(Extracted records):
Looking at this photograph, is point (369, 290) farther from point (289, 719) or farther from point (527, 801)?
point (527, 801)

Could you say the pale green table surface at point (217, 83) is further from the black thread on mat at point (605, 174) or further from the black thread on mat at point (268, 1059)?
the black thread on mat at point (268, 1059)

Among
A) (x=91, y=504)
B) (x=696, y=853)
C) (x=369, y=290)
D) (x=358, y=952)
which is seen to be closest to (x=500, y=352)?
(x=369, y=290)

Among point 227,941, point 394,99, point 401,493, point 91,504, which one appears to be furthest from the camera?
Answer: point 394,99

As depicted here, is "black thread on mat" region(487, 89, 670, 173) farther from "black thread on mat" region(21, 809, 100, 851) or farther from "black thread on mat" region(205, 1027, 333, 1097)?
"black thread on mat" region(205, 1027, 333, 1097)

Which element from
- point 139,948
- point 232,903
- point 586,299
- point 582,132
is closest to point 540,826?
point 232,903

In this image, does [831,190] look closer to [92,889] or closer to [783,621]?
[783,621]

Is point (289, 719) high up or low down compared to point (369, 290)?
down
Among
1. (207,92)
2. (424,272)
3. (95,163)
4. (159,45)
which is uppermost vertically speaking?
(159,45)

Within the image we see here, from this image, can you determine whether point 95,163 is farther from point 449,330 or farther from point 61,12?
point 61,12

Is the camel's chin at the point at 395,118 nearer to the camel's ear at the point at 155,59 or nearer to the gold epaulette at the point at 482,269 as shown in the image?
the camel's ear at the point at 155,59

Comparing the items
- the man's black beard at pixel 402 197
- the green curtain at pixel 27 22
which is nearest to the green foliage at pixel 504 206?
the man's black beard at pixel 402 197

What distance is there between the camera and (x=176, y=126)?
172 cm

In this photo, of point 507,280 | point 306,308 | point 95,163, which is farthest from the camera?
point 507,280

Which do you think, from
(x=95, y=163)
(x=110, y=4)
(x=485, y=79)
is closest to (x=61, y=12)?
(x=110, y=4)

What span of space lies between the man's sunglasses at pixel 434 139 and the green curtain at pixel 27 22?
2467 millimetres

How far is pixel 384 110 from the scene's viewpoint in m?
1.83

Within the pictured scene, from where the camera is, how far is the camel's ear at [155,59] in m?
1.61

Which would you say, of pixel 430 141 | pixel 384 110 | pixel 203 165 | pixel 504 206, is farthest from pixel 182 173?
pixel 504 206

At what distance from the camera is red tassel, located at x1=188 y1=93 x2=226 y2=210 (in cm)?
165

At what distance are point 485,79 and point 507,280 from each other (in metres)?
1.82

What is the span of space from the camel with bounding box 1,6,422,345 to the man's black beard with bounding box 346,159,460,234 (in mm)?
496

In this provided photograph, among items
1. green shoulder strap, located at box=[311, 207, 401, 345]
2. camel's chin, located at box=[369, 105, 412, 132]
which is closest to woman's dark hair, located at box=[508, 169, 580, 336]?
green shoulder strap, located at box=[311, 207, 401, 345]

(BRIEF): Go through the records above and set each one down exactly, please.

(TASK OUTPUT):
Looking at this photograph, is point (369, 290) farther from point (289, 719) or farther from point (527, 801)?
point (527, 801)

Could you say the pale green table surface at point (217, 83) is further from the black thread on mat at point (605, 174) or further from the black thread on mat at point (268, 1059)?
the black thread on mat at point (268, 1059)

Among
A) (x=91, y=504)
B) (x=696, y=853)
C) (x=369, y=290)
D) (x=358, y=952)
which is seen to be closest to (x=500, y=352)?
(x=369, y=290)

Among point 227,941, point 394,99, point 401,493, point 91,504, which one appears to be furthest from the camera?
Answer: point 394,99

As depicted here, is "black thread on mat" region(487, 89, 670, 173) farther from "black thread on mat" region(21, 809, 100, 851) or farther from "black thread on mat" region(205, 1027, 333, 1097)?
"black thread on mat" region(205, 1027, 333, 1097)

Which element from
- point 139,948
- point 232,903
- point 586,299
- point 582,132
is closest to point 540,826?
point 232,903

In this image, does [831,190] look closer to [92,889] or closer to [783,621]?
[783,621]

Is point (289, 719) high up or low down compared to point (369, 290)?
down
Among
1. (207,92)
2. (424,272)
3. (95,163)
4. (159,45)
which is uppermost vertically speaking?
(159,45)

Within the image we see here, from this image, can you determine whether point 95,163 is farther from point 449,330 or farther from point 61,12?
point 61,12

Is the camel's chin at the point at 395,118 nearer to the camel's ear at the point at 155,59 or nearer to the gold epaulette at the point at 482,269 as shown in the image?
the camel's ear at the point at 155,59

Comparing the items
- the man's black beard at pixel 402 197
- the green curtain at pixel 27 22
which is nearest to the green foliage at pixel 504 206?
the man's black beard at pixel 402 197

What distance is there between the camera and (x=176, y=126)?
172 cm

In this photo, of point 507,280 | point 306,308 | point 95,163, which is farthest from the camera?
point 507,280

Which do you think, from
(x=95, y=163)
(x=110, y=4)
(x=485, y=79)
is closest to (x=61, y=12)?
(x=110, y=4)

What span of space lies between the man's sunglasses at pixel 434 139 and the green curtain at pixel 27 22?
2467 millimetres

How far is pixel 384 110 from the scene's viewpoint in m?
1.83

Within the pictured scene, from where the camera is, how far is the camel's ear at [155,59] in m?
1.61

Which would you say, of pixel 430 141 | pixel 384 110 | pixel 203 165 | pixel 504 206, is farthest from pixel 182 173?
pixel 504 206

At what distance from the camera is red tassel, located at x1=188 y1=93 x2=226 y2=210 (in cm)?
165

At what distance are point 485,79 and point 507,280 from each other (in metres)?
1.82

What is the span of space from the camel with bounding box 1,6,422,345 to the man's black beard with bounding box 346,159,460,234 (in mm)?
496

In this provided photograph, among items
1. green shoulder strap, located at box=[311, 207, 401, 345]
2. camel's chin, located at box=[369, 105, 412, 132]
which is closest to woman's dark hair, located at box=[508, 169, 580, 336]?
green shoulder strap, located at box=[311, 207, 401, 345]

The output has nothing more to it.